- Developer: Microcabin
- Publisher: Koei
- Platform: PlayStation 2
- Release: JP: April 3, 2003; NA: June 24, 2003; EU: October 17, 2003;
- Genre: Vehicle simulation game
- Mode: Single player

= Naval Ops: Warship Gunner =

2003 video game

Naval Ops: Warship Gunner, released in Japan as Kurogane no Houkou 2: Warship Gunner (鋼鉄の咆哮2 ウォーシップガンナー) is a 2003 vehicle simulation game developed for the PlayStation 2. It is an entry in the larger Kurogane no Houkou series, which also includes the games Naval Ops: Commander and Naval Ops: Warship Gunner 2.

The game is a one-player simulation of naval combat, in which the player commands an individual ship. In the opening cutscene, a World War II-era destroyer is caught in a dimension-warping vortex and transported to a parallel universe where the technology level is the same (although science-fiction weapons such as rail guns are available), but the world is at war between two main factions, the Empire and the Freedom Forces. The first mission of the game revolves around navigating a destroyer to safety while being bombarded by unidentified ships. Upon rendezvous with friendly forces, later identified as the Freedom Forces, the crew decides to join them in the war against the Empire.

==Gameplay==

Gameplay of Naval Ops: Warship Gunner.

The player can choose between four nationalities: American, British, Japanese, and German. The choice of nationality affects the available ship types and characteristics of the ship parts which become available to the player throughout the game. The player can also choose to play the Normal mode or the World War II mode. In the World War II mode, technologies available will be mostly consistent with what was available to World War II-era warships. In the Normal mode, more advanced technology is available, including science fiction weapons like lasers and wave guns.

At the beginning of the game, the player is given command of a generic destroyer. As missions are completed, the player earns points and money. The points go toward crew promotions, while the money can be used to purchase ship parts from boat hulls to weapons, armor, and equipment. The money earned can also be used to develop technology in five areas: aircraft, weapons, metallurgy, engines, and electronics.

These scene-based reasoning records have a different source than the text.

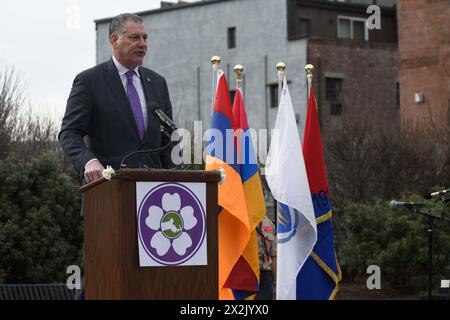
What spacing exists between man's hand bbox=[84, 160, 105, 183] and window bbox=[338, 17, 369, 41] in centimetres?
4338

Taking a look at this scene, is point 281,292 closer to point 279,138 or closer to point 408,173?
point 279,138

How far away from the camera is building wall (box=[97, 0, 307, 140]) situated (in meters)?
47.6

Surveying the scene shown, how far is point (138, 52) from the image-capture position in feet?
23.3

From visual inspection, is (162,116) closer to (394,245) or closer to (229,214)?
(229,214)

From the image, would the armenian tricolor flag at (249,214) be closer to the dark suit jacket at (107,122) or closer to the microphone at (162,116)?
the dark suit jacket at (107,122)

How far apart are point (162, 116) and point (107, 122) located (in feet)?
1.94

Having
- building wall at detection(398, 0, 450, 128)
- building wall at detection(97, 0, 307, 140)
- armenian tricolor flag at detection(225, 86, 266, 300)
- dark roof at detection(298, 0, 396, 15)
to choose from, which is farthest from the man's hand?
dark roof at detection(298, 0, 396, 15)

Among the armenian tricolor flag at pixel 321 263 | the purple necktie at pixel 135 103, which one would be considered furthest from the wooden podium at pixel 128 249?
the armenian tricolor flag at pixel 321 263

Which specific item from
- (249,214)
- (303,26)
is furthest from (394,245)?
(303,26)

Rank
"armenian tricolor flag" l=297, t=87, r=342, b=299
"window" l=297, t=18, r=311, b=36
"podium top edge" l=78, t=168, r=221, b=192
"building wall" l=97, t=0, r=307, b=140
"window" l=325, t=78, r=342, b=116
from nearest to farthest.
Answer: "podium top edge" l=78, t=168, r=221, b=192
"armenian tricolor flag" l=297, t=87, r=342, b=299
"window" l=325, t=78, r=342, b=116
"building wall" l=97, t=0, r=307, b=140
"window" l=297, t=18, r=311, b=36

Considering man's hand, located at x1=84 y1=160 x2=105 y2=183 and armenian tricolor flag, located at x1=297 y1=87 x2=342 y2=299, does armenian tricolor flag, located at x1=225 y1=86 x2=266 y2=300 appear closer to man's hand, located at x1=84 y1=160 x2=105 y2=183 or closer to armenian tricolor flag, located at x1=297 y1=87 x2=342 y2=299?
armenian tricolor flag, located at x1=297 y1=87 x2=342 y2=299

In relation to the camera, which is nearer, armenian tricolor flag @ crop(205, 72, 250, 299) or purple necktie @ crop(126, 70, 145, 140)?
purple necktie @ crop(126, 70, 145, 140)

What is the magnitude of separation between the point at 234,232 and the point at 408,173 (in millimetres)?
13442

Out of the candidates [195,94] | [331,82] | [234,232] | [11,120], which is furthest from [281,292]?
[195,94]
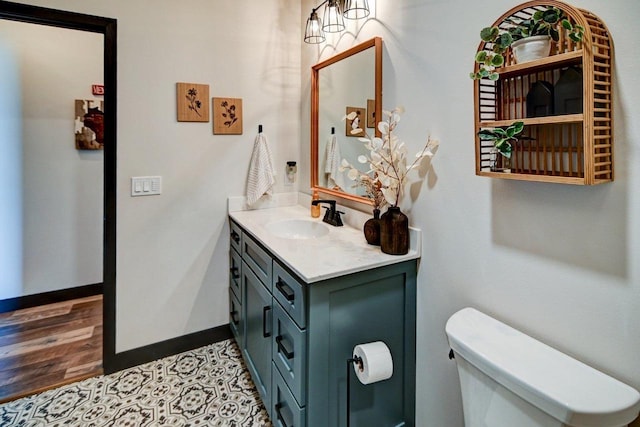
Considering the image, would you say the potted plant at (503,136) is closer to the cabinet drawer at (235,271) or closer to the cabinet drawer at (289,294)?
the cabinet drawer at (289,294)

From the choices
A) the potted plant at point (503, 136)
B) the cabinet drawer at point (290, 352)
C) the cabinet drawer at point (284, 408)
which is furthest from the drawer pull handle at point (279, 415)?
the potted plant at point (503, 136)

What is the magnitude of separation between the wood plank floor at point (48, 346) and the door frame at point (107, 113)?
0.27 meters

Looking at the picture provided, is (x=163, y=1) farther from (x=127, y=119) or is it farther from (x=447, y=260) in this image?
(x=447, y=260)

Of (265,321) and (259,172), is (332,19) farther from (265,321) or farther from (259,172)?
(265,321)

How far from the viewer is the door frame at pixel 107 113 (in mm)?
1783

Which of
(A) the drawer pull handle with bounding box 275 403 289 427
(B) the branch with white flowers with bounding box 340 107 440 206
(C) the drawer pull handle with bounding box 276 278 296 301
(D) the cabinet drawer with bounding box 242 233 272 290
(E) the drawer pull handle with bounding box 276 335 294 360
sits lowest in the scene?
(A) the drawer pull handle with bounding box 275 403 289 427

The higher level of money invested in each category makes available more advanced designs.

There are five main categories of ships in this game, along letter-pair identifiers: destroyer (DD), cruiser (CL for Light/CA for Heavy), battleship (BB), aircraft carrier (CV), and battlecarrier (BC). With enough money, players can purchase a pre-built design or design their own. Pre-built vehicles also may feature parts that cannot be found in the game, so players may purchase pre-built vehicles and then scrap them for parts.

The game progresses through 40 missions through 4 theaters of 10 missions each. The first theater is set around the Mediterranean Sea and the Atlantic Ocean. The second theater is in the Pacific Ocean, the third is in the Indian Ocean, while the fourth is worldwide. Toward the end of each of these theaters is a "boss" level, in which players must sink a "supership".

==Development==
Naval Ops: Warship Gunner was developed by Micro Cabin and published by Koei. It was the first game in the Kurogane no Houkou series to be released outside of Japan. The game had the working title of Warship Gunner before being renamed to Naval Ops: Warship Gunner. It was released in the United States in June 2004 with a European release later that year.

==Reception==

Naval Ops: Warship Gunner received mixed reception from video game critics.

Aggregate score
| Aggregator | Score |
|---|---|
| GameRankings | 67% |

Review scores
| Publication | Score |
|---|---|
| GameSpot | 6.8/10 |
| GameSpy | 74/100 |
| IGN | 7.7/10 |
| PlayStation Official Magazine – Australia | 5/10 |
| Official U.S. PlayStation Magazine | 3/5 |
| PlayStation: The Official Magazine | 8/10 |
| X-Play | 2/5 |

==Sequel and spin-off==
A direct sequel Naval Ops: Warship Gunner 2 was released in March 2006.